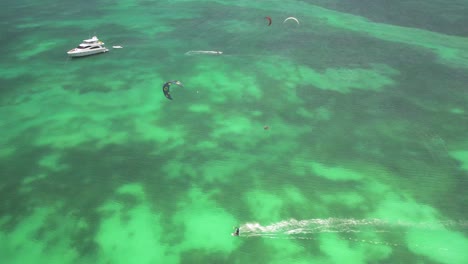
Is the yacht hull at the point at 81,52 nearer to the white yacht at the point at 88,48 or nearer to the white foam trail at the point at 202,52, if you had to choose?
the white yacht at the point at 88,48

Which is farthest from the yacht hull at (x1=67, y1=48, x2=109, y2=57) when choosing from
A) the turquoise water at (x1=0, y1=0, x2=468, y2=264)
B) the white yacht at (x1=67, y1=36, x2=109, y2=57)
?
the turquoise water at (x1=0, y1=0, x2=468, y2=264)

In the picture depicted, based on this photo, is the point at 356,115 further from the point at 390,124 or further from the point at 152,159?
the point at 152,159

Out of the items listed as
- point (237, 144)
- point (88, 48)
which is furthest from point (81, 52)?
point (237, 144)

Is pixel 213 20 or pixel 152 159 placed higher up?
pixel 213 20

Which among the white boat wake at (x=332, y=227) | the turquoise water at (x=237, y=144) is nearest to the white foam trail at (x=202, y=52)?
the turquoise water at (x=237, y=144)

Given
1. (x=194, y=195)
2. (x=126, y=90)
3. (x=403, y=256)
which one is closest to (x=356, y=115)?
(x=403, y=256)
--
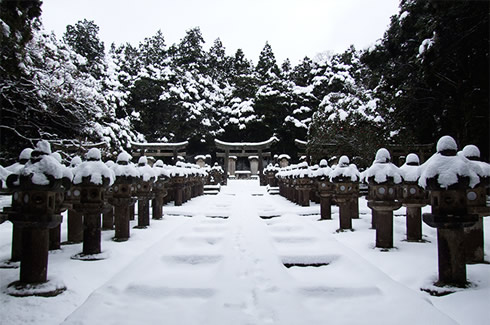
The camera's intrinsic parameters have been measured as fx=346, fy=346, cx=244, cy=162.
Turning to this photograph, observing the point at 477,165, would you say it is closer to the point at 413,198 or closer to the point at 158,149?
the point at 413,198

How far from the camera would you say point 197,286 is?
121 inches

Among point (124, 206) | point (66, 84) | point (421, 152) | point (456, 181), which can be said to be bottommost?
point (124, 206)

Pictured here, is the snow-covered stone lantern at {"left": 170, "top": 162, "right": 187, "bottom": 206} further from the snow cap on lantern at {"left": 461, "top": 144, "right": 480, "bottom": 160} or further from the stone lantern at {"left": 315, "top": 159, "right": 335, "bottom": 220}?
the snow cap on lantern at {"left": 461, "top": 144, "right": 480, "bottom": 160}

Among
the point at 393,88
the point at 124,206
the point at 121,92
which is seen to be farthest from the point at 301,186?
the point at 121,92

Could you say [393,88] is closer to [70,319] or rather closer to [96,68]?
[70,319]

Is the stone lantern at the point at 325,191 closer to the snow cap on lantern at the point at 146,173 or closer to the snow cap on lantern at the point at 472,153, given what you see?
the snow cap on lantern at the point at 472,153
* * *
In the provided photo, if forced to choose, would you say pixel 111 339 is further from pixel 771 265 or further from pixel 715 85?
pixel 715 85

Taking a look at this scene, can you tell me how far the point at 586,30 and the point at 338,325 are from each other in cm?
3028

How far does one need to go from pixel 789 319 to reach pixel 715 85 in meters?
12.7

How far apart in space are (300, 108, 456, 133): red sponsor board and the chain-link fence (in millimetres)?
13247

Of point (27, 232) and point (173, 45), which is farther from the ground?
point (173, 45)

### Exercise task
Report how many of the lines above contain the string "yacht", with case counting. Give only the number.

### Completed exercise
4